When you create a new library, all it takes is careful design to ensure that the library will be thread-safe. As you decide what state is needed for the function, you can determine which state needs to be shared between threads, which state should be managed by the caller through external context handles, which state can be kept in local variables within a function, and so forth. You can define the interfaces to the functions to support that state in the most efficient manner. But when you're modifying an existing library to work with threads, you usually don't have that luxury. And when you are using someone else's library, you may need simply to "make do."
7.3.1 Modifying libraries to be thread-safe
Many functions rely on static storage across a sequence of calls, for example, strtok or getpwd. Others depend on returning a pointer to static storage, for example, asctime. This section points out some techniques that can help when you need to make "legacy" libraries thread-safe, using some well-known examples in the ANSI C run-time library.

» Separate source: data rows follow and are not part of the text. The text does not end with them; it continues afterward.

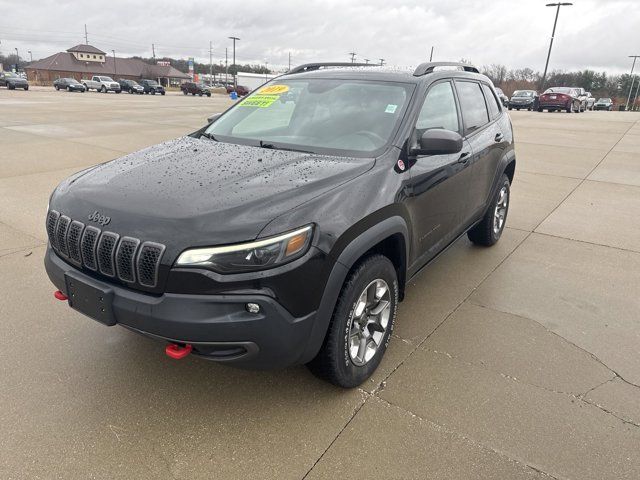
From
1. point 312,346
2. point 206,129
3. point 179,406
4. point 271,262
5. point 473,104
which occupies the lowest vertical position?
point 179,406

The simplest technique is to assign a mutex to each subsystem. At any call into the subsystem you lock the mutex; at any exit from the subsystem you unlock the mutex. Because this single mutex covers the entire subsystem, we often refer to such a mechanism as a "big mutex" (see Section 3.2.4). The mutex prevents more than one thread from executing within the subsystem at a time. Note that this fixes only
One problem with using the "big mutex" approach is that you have to be careful about your definition of "subsystem." You need to include all functions that share data or that call each other. If malloc and free have one mutex while realloc uses another, then you've got a race as soon as one thread calls realloc while another thread is in malloc or free.

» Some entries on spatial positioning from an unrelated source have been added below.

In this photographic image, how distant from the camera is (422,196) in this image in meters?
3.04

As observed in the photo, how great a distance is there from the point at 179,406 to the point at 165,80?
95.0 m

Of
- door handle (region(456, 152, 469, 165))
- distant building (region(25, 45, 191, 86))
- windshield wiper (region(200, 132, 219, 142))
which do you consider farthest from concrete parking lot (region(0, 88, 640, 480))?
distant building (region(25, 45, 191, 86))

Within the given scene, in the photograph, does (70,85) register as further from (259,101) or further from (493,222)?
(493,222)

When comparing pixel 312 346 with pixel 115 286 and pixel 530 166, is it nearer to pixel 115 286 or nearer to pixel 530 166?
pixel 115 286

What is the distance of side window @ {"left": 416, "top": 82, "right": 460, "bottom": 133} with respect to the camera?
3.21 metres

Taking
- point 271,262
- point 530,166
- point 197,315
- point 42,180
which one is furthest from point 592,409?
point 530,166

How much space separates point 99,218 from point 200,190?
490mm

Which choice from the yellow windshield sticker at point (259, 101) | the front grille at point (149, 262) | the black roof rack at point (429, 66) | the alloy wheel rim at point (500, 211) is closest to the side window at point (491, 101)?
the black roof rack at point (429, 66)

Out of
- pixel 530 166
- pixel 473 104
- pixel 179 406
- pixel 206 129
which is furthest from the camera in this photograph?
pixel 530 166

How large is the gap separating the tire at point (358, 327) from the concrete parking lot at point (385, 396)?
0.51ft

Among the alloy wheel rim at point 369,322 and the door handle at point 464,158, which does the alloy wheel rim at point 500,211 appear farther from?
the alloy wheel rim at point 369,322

And what if realloc is implemented to call malloc, copy data, and then call free on the old pointer? The realloc function would lock the heap mutex and call malloc. The malloc function would immediately try to lock the heap mutex itself, resulting in a deadlock. There are several ways to solve this. One is to carefully separate each of the external interfaces into an internal "engine" function that does the actual work and an external entry point that locks the subsystem mutex and calls the engine. Other entry points within the subsystem that need the same engine function would call it directly rather than using the normal entry point. That's often the most efficient solution, but it is also harder to do. Another possibility is to construct a "recursive" mutex that allows the subsystem to relock
its own mutex without deadlock.* Now malloc and free are allowed to relock the mutex held by realloc, but another thread trying to call any of them will be blocked until realloc completely unlocks the recursive mutex.
Most functions with persistent state require more substantial changes than just a "big mutex," especially to avoid altering the interface. The asctime function, for example, returns a pointer to the character string representation of a binary time. Traditionally, the string is formatted into a static buffer declared within the asctime function, and the function returns a pointer to that buffer.

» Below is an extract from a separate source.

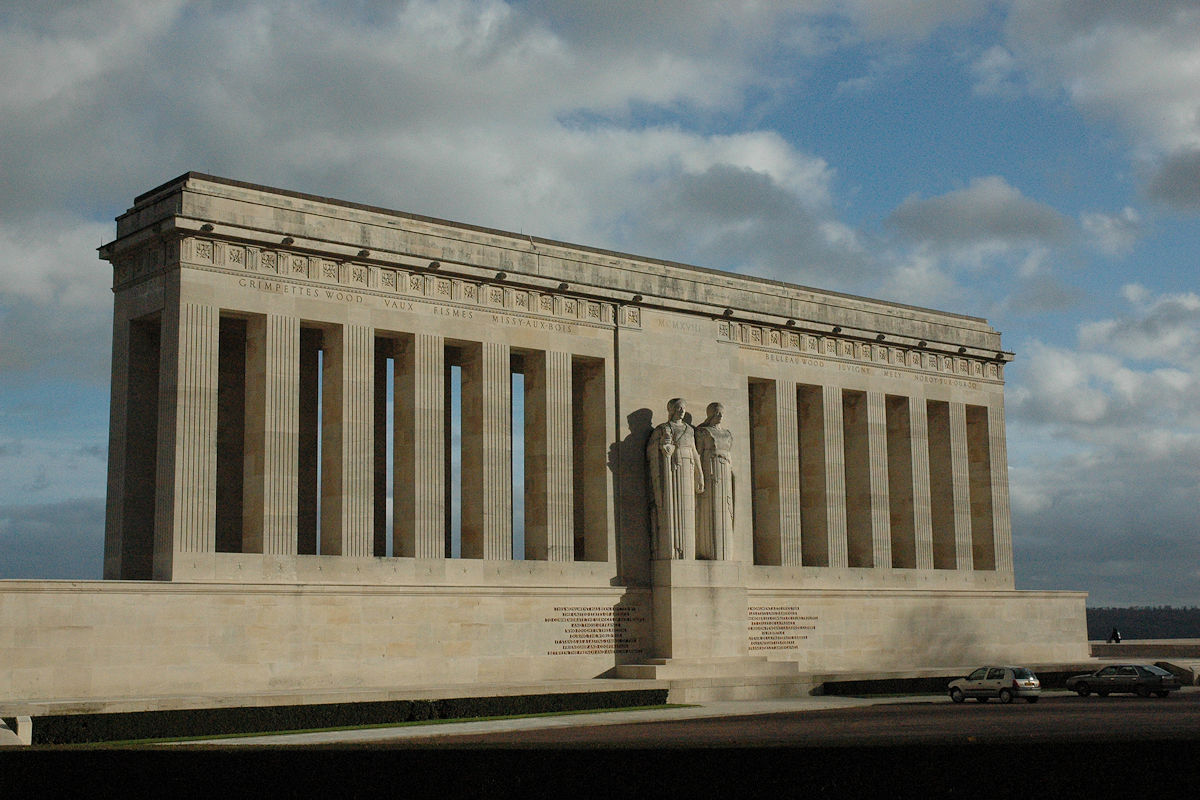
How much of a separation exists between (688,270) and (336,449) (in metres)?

Locking a mutex within asctime isn't enough to protect the data. In fact, it is not even particularly useful. After asctime returns, the mutex has been unlocked. The caller needs to read the buffer, and there is nothing to prevent another thread from calling asctime (and "corrupting" the first thread's result) before the first thread has finished reading or copying it. To solve this problem using a mutex, the caller would need to lock a mutex before calling asctime, and then unlock it only after it had finished with the data or copied the returned buffer somewhere "safe."
The problem can instead be fixed by recoding asctime to allocate a heap buffer using malloc, formatting the time string into that buffer, and returning its address. The function can use a thread-specific data key to keep track of the heap address so that it can be reused on the next call within that thread. When the thread terminates, a destructor function can free the storage.